Alongside your own bars, the chart marks estimated comparison values for a typical adult. Community samples answering the original SHAPS overwhelmingly report intact pleasure - most people endorse enjoying most of the listed experiences - so the typical adult lands low on every facet here, with a Total Anhedonia around 21%. These markers are approximations rescaled from published research samples, not validated percentile norms for this exact test, so treat them as a rough point of reference rather than a precise ranking of where you stand.
A high score is not a diagnosis, and a low score is not a clean bill of emotional health. Pleasure fluctuates with sleep, stress, medication, season, and circumstance, and a stretch of flatness often passes on its own. That said, anhedonia is worth taking seriously: if little has felt enjoyable for weeks, if the numbness extends to people and activities you love, or if it arrives with low mood, hopelessness, or thoughts of self-harm, please speak with a doctor or a qualified mental health professional. Loss of pleasure responds to treatment, and describing it clearly - which areas have gone quiet, and how much - is a genuinely useful first step.

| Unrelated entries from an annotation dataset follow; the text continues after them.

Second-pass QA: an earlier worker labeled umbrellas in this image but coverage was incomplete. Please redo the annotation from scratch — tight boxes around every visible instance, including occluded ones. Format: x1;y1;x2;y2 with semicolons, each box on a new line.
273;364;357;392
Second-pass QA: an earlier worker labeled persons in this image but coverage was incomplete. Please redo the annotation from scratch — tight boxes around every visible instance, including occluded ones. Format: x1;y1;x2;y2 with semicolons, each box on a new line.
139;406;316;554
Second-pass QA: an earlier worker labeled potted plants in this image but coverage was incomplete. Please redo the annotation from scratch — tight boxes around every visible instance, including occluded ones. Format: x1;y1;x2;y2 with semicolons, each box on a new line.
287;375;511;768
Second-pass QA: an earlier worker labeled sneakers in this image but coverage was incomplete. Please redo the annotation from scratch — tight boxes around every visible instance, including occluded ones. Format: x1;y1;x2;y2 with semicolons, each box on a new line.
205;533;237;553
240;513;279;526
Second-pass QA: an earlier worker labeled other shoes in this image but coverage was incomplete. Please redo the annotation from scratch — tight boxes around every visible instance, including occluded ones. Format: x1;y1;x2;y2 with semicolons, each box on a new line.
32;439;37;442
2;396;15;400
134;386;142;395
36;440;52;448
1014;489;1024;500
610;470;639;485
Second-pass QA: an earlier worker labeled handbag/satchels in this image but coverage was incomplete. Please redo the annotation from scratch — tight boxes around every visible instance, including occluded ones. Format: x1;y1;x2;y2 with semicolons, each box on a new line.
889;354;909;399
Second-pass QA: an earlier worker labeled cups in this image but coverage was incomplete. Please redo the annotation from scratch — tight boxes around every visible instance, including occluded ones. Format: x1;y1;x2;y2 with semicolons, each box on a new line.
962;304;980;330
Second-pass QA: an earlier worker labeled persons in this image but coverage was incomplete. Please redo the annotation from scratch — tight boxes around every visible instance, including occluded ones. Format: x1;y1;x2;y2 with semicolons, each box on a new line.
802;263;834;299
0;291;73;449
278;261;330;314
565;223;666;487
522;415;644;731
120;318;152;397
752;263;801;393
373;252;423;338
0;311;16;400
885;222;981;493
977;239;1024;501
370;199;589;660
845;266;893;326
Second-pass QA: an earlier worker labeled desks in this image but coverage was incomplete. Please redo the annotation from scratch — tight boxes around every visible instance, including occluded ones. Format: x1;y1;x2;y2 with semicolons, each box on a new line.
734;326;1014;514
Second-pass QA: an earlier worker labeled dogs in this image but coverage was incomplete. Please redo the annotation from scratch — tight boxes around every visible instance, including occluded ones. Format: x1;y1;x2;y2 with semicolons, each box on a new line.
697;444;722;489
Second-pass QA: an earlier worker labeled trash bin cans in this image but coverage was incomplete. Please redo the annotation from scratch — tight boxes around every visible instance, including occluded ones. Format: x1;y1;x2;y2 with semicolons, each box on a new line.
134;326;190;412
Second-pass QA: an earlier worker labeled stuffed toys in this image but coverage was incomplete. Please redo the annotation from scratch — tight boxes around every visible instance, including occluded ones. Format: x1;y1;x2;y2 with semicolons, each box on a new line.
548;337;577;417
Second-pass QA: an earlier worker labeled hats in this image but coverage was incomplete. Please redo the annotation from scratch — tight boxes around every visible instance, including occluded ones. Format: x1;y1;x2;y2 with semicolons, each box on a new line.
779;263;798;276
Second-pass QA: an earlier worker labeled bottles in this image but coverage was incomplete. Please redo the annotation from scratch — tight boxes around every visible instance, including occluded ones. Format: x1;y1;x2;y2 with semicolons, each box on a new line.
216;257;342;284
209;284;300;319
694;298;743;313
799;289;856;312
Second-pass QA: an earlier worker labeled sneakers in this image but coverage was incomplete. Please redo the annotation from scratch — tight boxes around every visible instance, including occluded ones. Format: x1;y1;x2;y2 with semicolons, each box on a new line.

This test is provided for educational and entertainment purposes only. It is not a diagnostic instrument and cannot determine whether you have depression or any other condition. The test is based on the Snaith-Hamilton Pleasure Scale but uses its own items and is not affiliated with Snaith, Hamilton, their co-authors, or the University of Leeds.
References
- Snaith, R. P., Hamilton, M., Morley, S., Humayan, A., Hargreaves, D., & Trigwell, P. (1995). A scale for the assessment of hedonic tone: The Snaith-Hamilton Pleasure Scale. British Journal of Psychiatry, 167(1), 99-103.
- Treadway, M. T., & Zald, D. H. (2011). Reconsidering anhedonia in depression: Lessons from translational neuroscience. Neuroscience & Biobehavioral Reviews, 35(3), 537-555.